When you think of the French Huguenots you automatically think of Franschhoek surrounded by mountains, greenery, and vineyards. And wine, let’s not forget the wine. So try and imagine then a memorial to the French Huguenots in the Karoo Heartland town of Graaff-Reinet.
On 31 December 1687 the first group of Huguenots set sail from France as part of a large-scale emigration of Huguenots to the Cape of Good Hope due to religious persecution. About 350 Huguenots eventually settled at the Cape of Good Hope. The Huguenots were settled in the Oliphantshoek Valley and established farms and businesses, bringing with them their French culture and experience in agriculture. The name of the area soon changed to le Coin Français (“the French Corner”), and later to Franschhoek (Dutch for “French Corner”), with many of the settlers naming their new farms after the areas in France from which they came.

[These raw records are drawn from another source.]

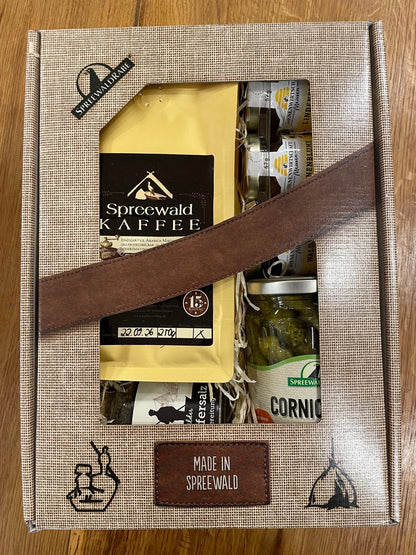 Geschenkpaket 1 - Geschmackssache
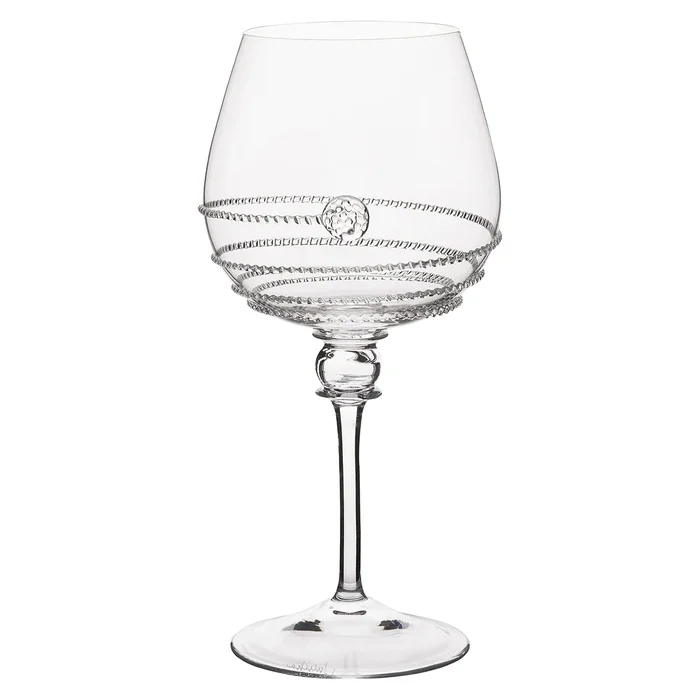 Juliska Amalia Full Body Red Wine Glass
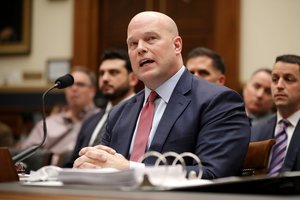 JAV laikinasis generalinis prokuroras M. Whitakeris teigia netrikdęs tyrimo dėl Rusijos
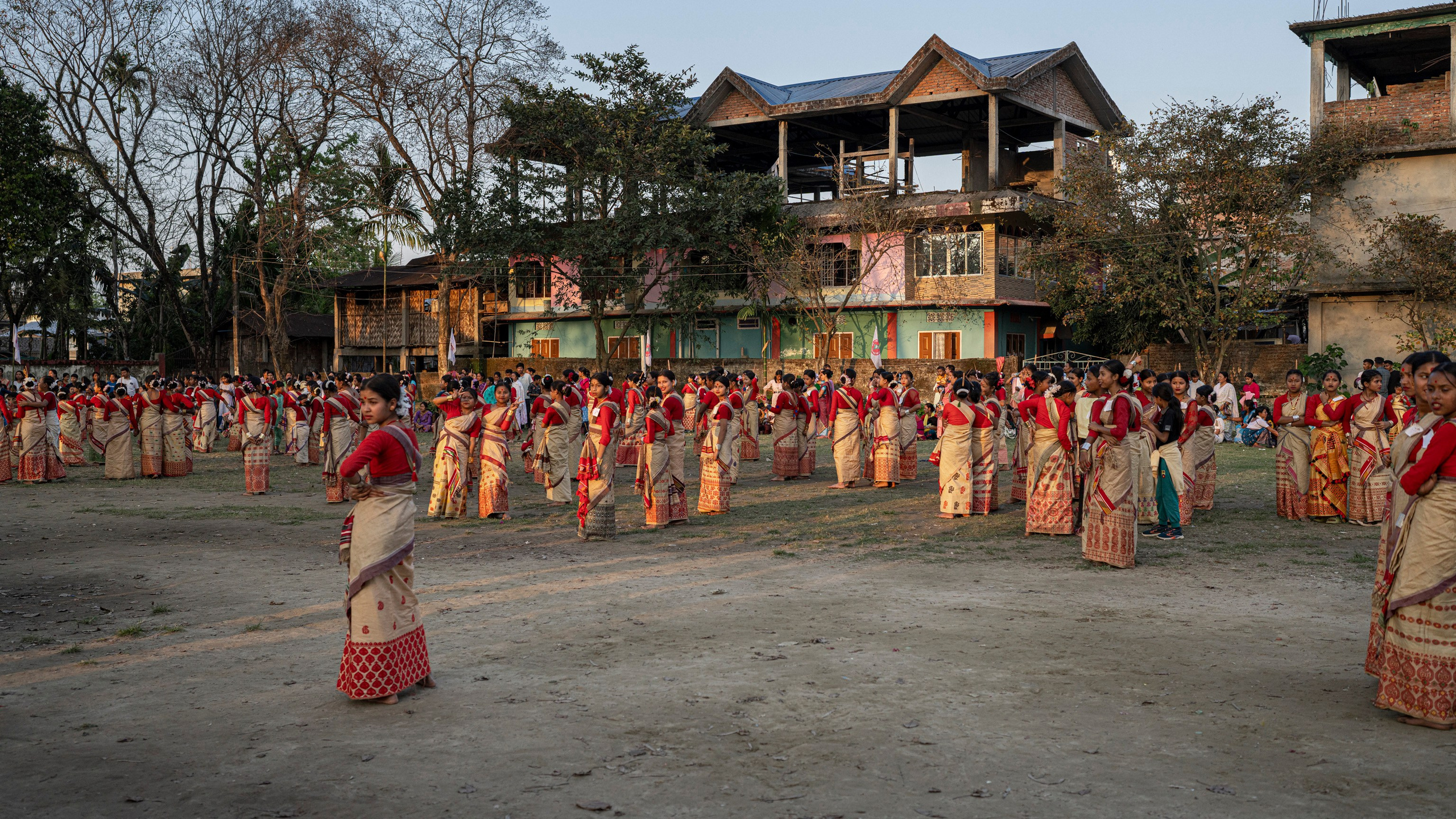 India travel. Фотограф Сергей Танков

In 1988 South Africa celebrated the 300th anniversary of the arrival of the French Huguenots in the country. To mark this occasion a small monument in the form of a pyramid was erected in Church Square in Graaff-Reinet. The monument stands on the corner of Church and Noord Street behind the Town Hall and displays some of the surnames of the Huguenots that came to South Africa in 1688.
It’s actually amazing how different and non-descript it is when compared to the Huguenot Monument that stands in Franschhoek.